Washington A Somali man has been indicted on charges that he plotted with members of al-Qaida to blow up an Ohio shopping mall, Atty. Gen. John Ashcroft said Monday.
"The American heartland was targeted for death and destruction by an al-Qaida cell," Ashcroft said.
Nuradin Abdi, 32, allegedly conspired with admitted al-Qaida operative Iyman Faris, an Ohio truck driver who pleaded guilty last year to plotting to cut the cables on the Brooklyn Bridge, authorities said.
Abdi has been held on immigration charges since November.
The four-count indictment was handed down Thursday by a federal grand jury in the Southern District of Ohio. Unsealed on Monday, it charges Abdi with conspiracy to provide material support to terrorists and with document fraud. He could receive up to 80 years in prison if convicted on all the counts.
Ashcroft said Abdi immigrated to the United States in 1999, falsifying information on an asylum claim. Sometime in 1999 or 2000 he traveled to a military-style camp in Ogaden, Ethiopia, where he trained in bomb making and guerrilla warfare in order to launch a "violent jihad," according to the indictment.
When Abdi returned to the United States, Faris met him at the airport. The two began planning to detonate a bomb at an unidentified Columbus-area shopping mall, authorities said.
Federal law-enforcement officials have been warning in recent weeks of a possible al-Qaida strike this summer.
"Current credible intelligence indicates that al-Qaida wants to hit the United States, to hit the United States hard," Ashcroft said again Monday.
The announcement of the Abdi plot raised new concerns about security at the nation's shopping malls.
A report last month from the independent commission that's investigating the Sept. 11 attacks found that shopping malls and other privately owned facilities remain largely unprepared for terrorist attacks.
Malachy Kavanagh, a spokesman for the International Association of Shopping Centers, said malls and other retail outlets had been upgrading security since the Sept. 11 terrorist attacks, placing concrete barricades outside entrances, cordoning off ventilation systems and placing municipal police outposts at some centers.

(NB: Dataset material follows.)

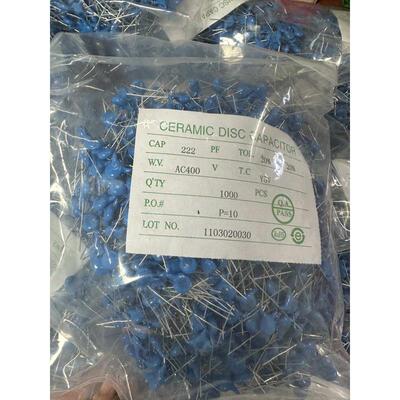 Y1安规电容Y电容222M/400VAC P10 大芯片  Y1X1 电子元器件配单
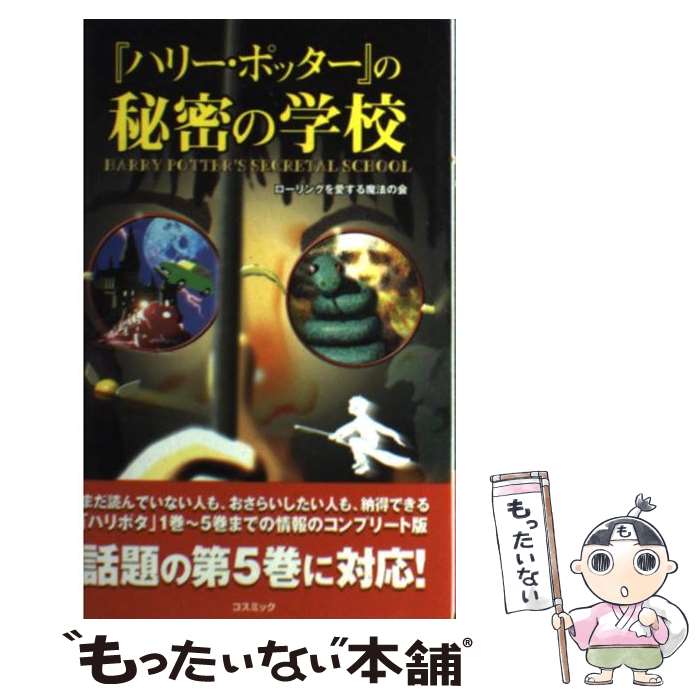 【中古】 ハリー・ポッター の秘密の学校 コスモブックス ローリングを愛する魔法の会 / ローリングを愛する魔法の会 / コスミック出 [単行本]【メール便送料無料】【最短翌日配達対応】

Kavanagh said retail officials were in close contact with local and federal law enforcement regarding specific threats. But he said mall officials hadn't been alerted to the alleged Abdi plot or been given new instructions to boost security.
Abdi ran a small cell-phone business and was living in Columbus before he was taken into custody Nov. 28 by agents with the Bureau of Immigration and Customs Enforcement. His wife, who is due to have their third child this month, maintains that her husband is innocent and is being targeted because he's Muslim.